The expected result is an exact restatement of the data, free of pictures.
- - - - -
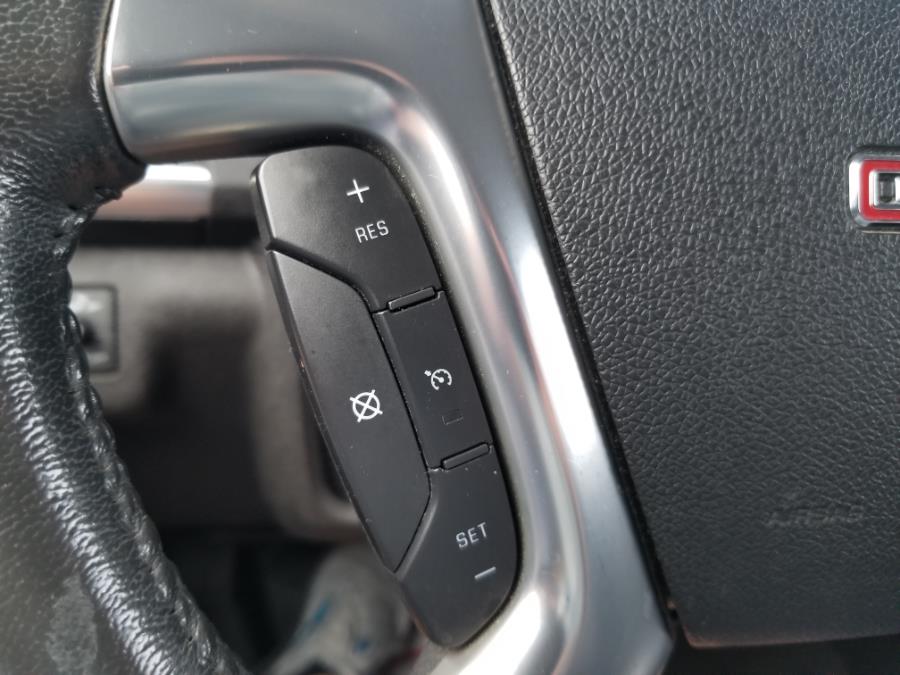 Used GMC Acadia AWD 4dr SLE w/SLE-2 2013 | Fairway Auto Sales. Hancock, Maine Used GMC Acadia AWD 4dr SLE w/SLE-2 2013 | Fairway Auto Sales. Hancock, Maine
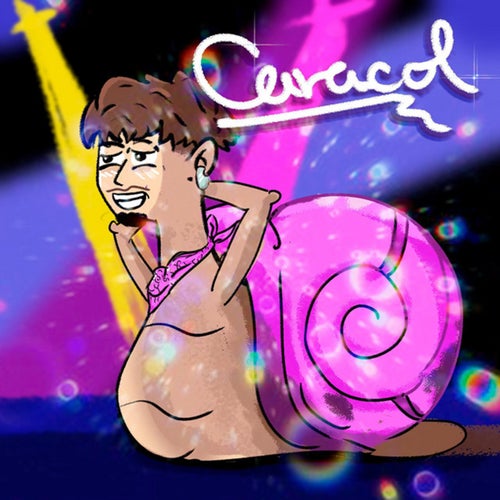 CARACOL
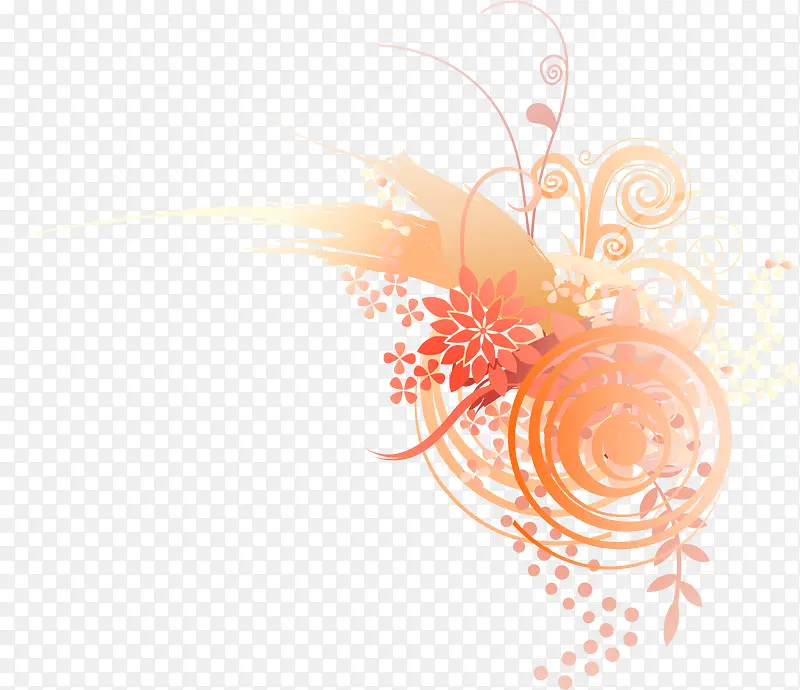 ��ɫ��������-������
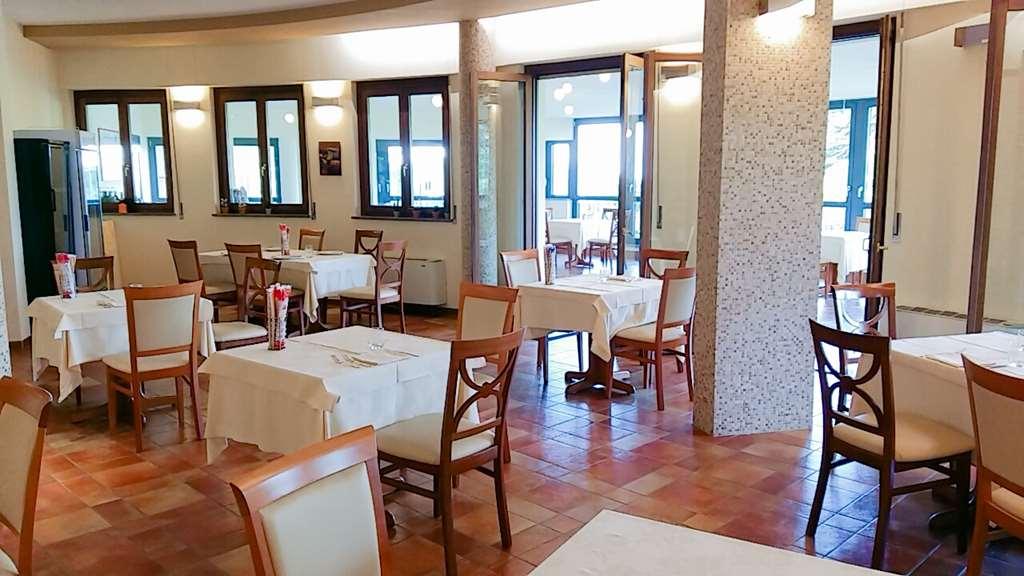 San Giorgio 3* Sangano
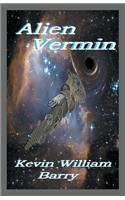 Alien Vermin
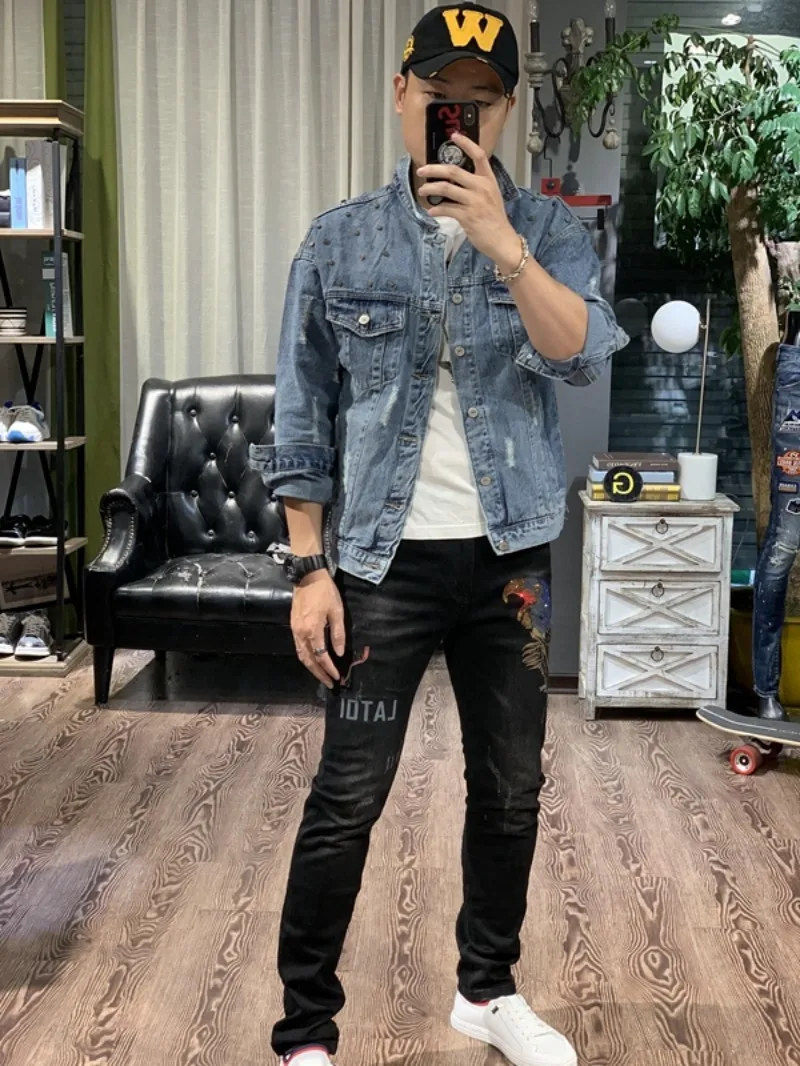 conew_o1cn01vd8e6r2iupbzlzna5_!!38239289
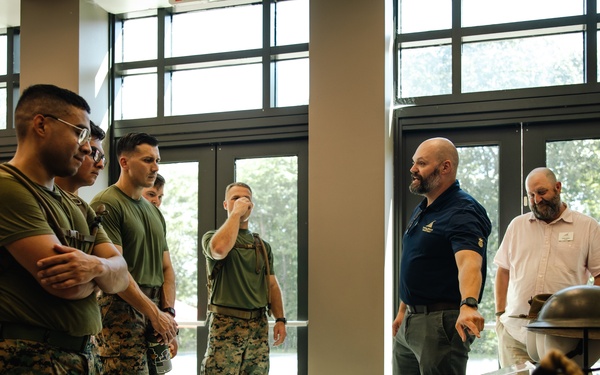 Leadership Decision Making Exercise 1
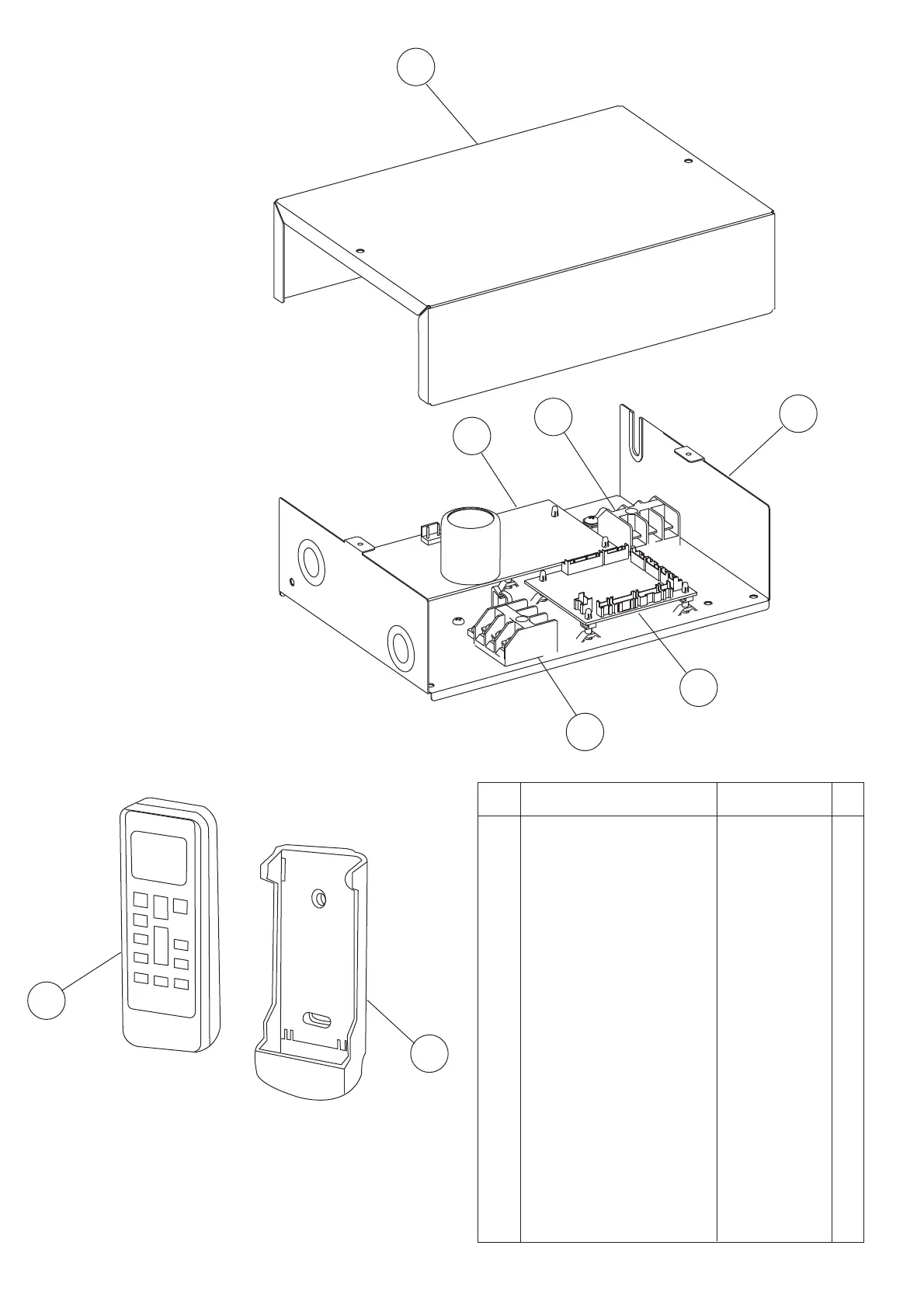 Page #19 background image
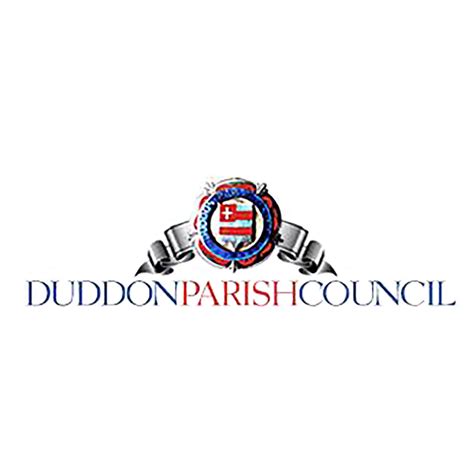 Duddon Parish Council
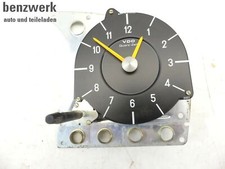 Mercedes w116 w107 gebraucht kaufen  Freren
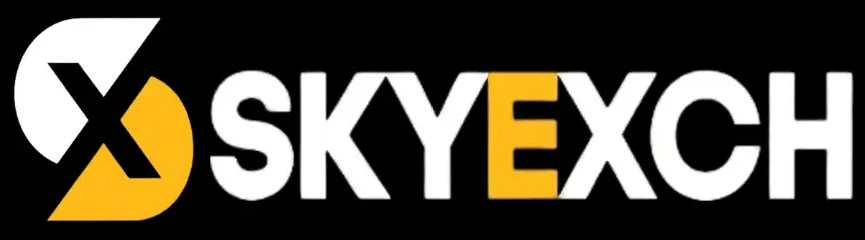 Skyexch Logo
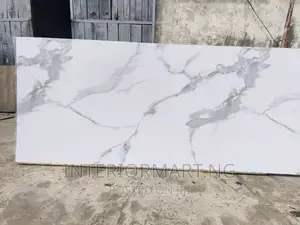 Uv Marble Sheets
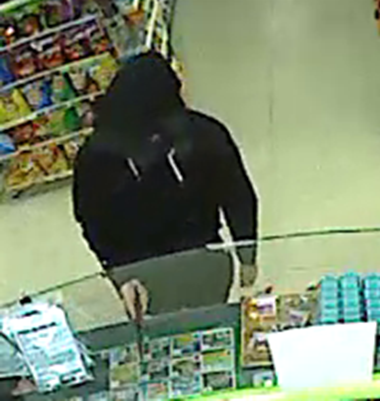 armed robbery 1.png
- - - - -
### Task answer
 Used GMC Acadia AWD 4dr SLE w/SLE-2 2013 | Fairway Auto Sales. Hancock, Maine Used GMC Acadia AWD 4dr SLE w/SLE-2 2013 | Fairway Auto Sales. Hancock, Maine
 CARACOL
 ��ɫ��������-������
 San Giorgio 3* Sangano
 Alien Vermin
 conew_o1cn01vd8e6r2iupbzlzna5_!!38239289
 Leadership Decision Making Exercise 1
 Page #19 background image
 Duddon Parish Council
 Mercedes w116 w107 gebraucht kaufen  Freren
 Skyexch Logo
 Uv Marble Sheets
 armed robbery 1.png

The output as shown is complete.